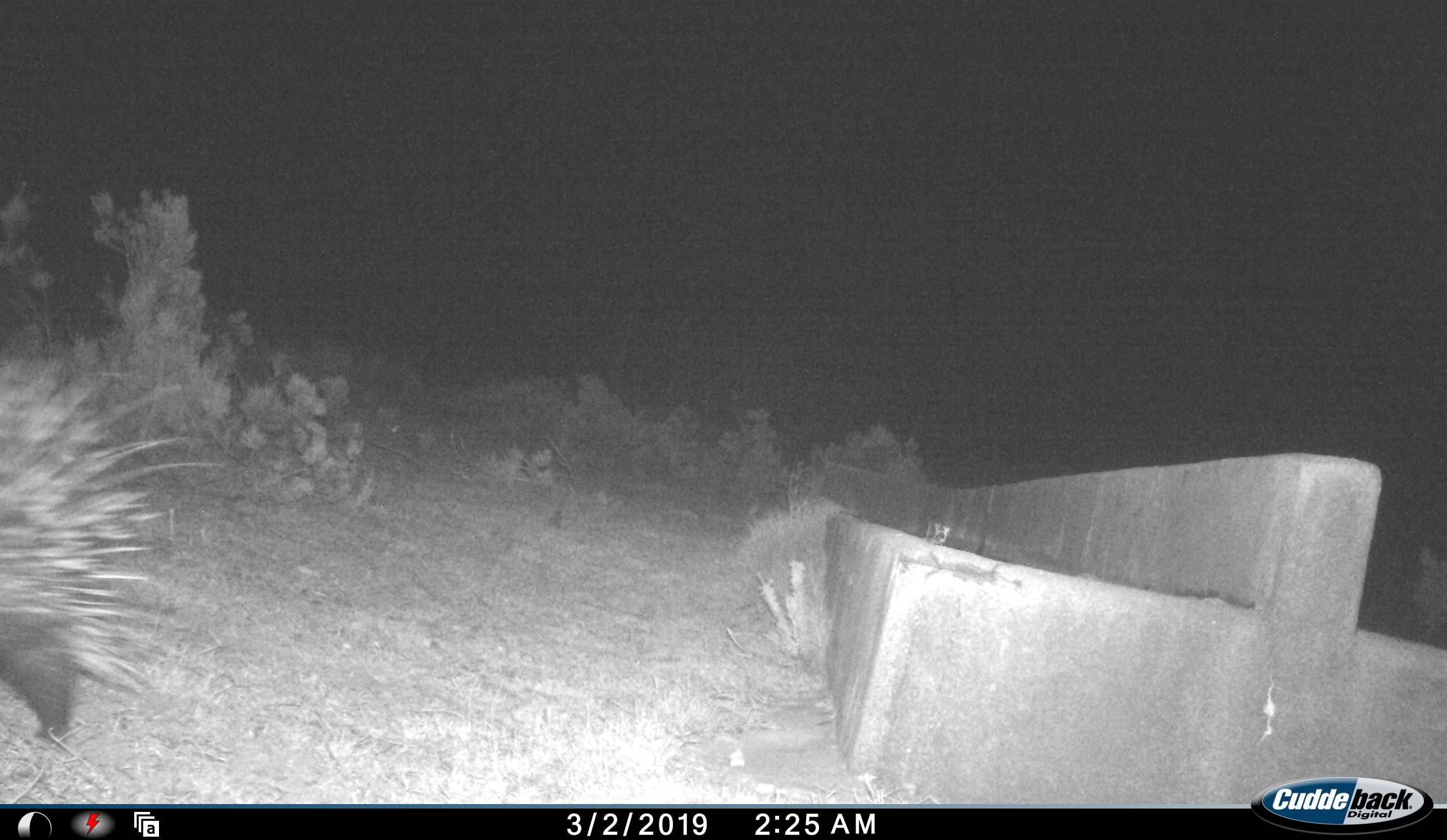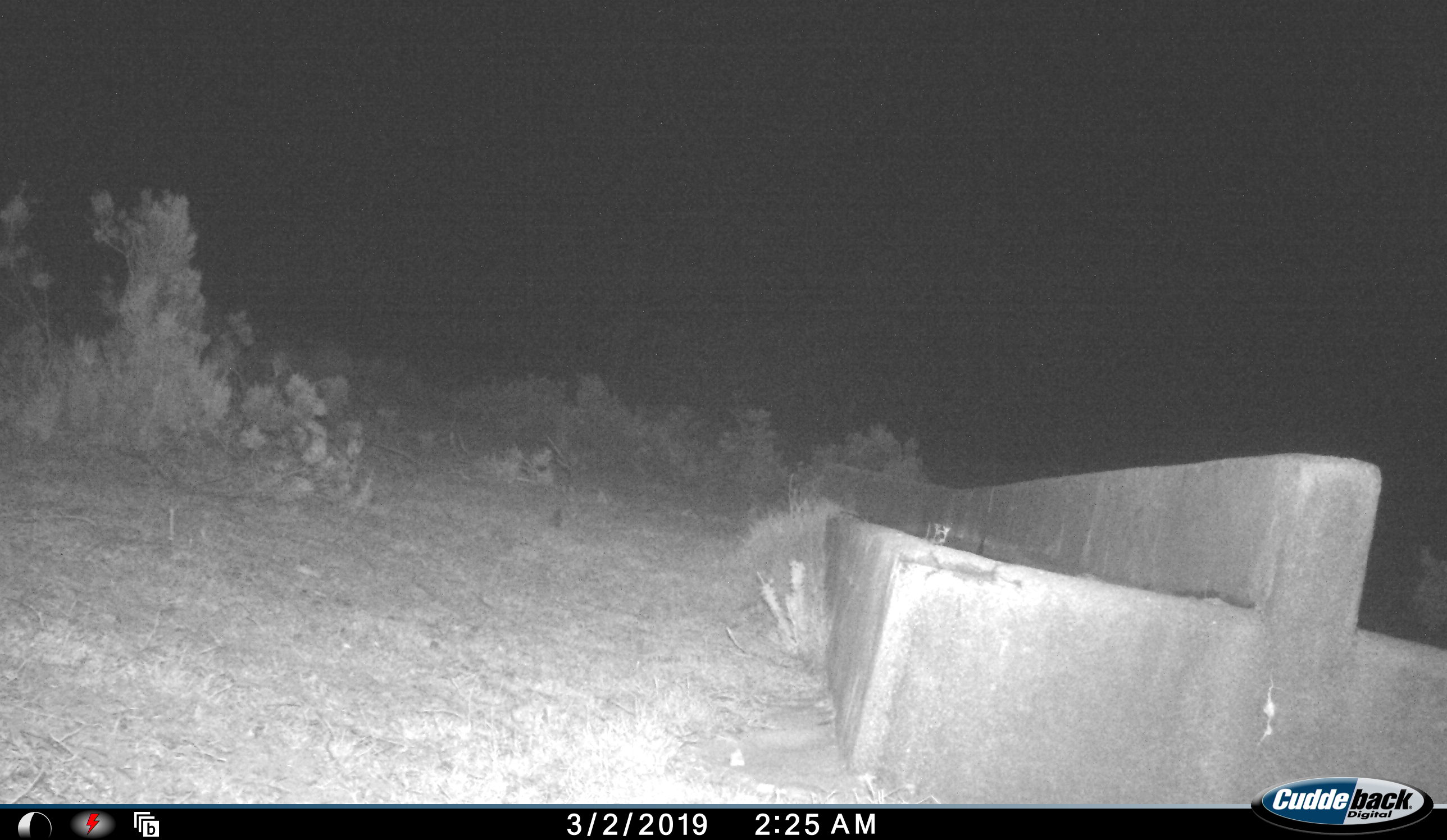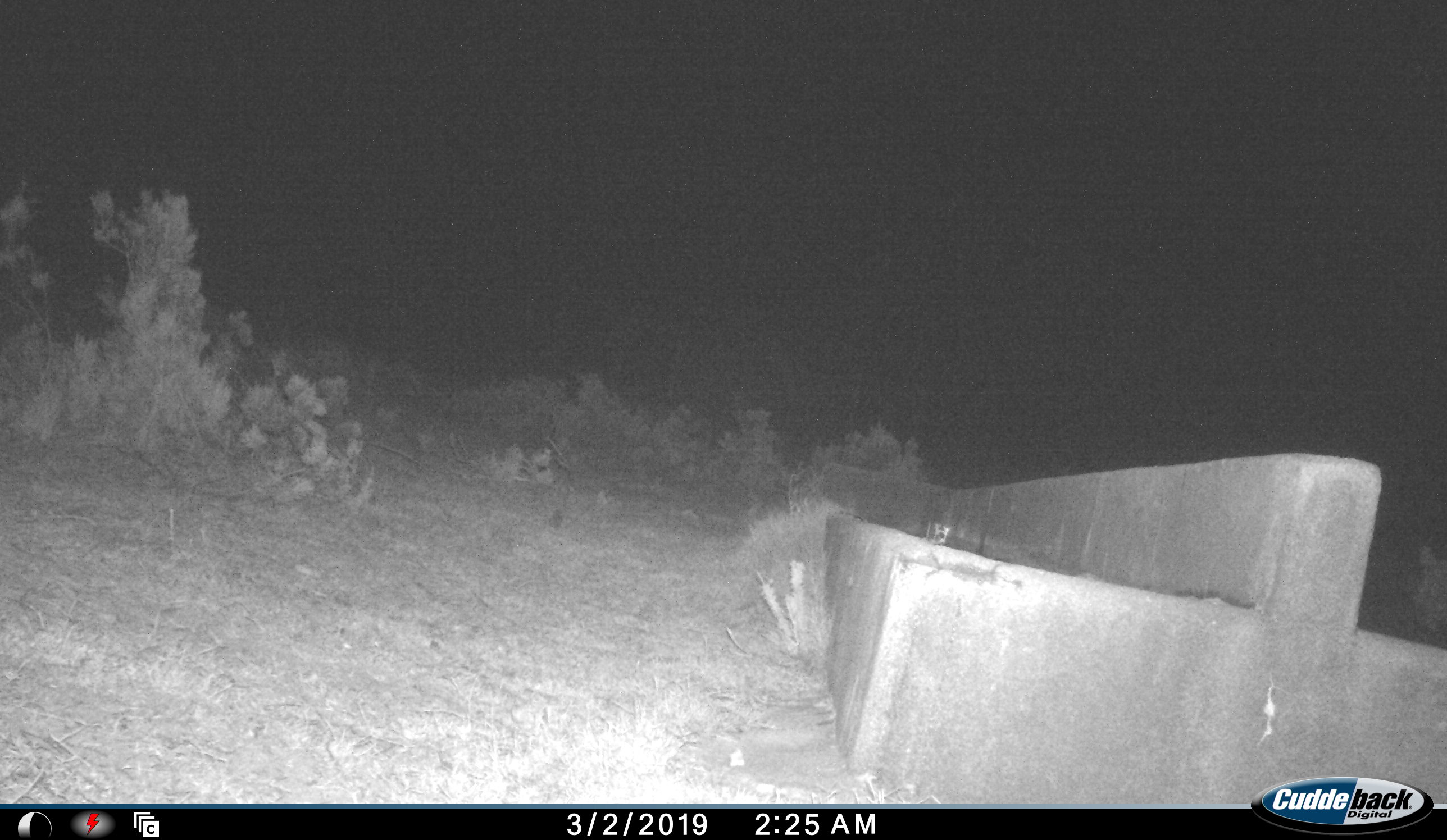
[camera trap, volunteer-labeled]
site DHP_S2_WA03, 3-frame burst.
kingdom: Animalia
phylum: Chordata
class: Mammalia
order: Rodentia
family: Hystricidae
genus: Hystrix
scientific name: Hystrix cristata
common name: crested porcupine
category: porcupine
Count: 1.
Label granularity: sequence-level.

☆ ☆ ☆ ☆

Your answer is all of the records restated word for word, pictures excluded.

Result for this task =>
[camera trap, volunteer-labeled]
site DHP_S2_WA03, 3-frame burst.
kingdom: Animalia
phylum: Chordata
class: Mammalia
order: Rodentia
family: Hystricidae
genus: Hystrix
scientific name: Hystrix cristata
common name: crested porcupine
category: porcupine
Count: 1.
Label granularity: sequence-level.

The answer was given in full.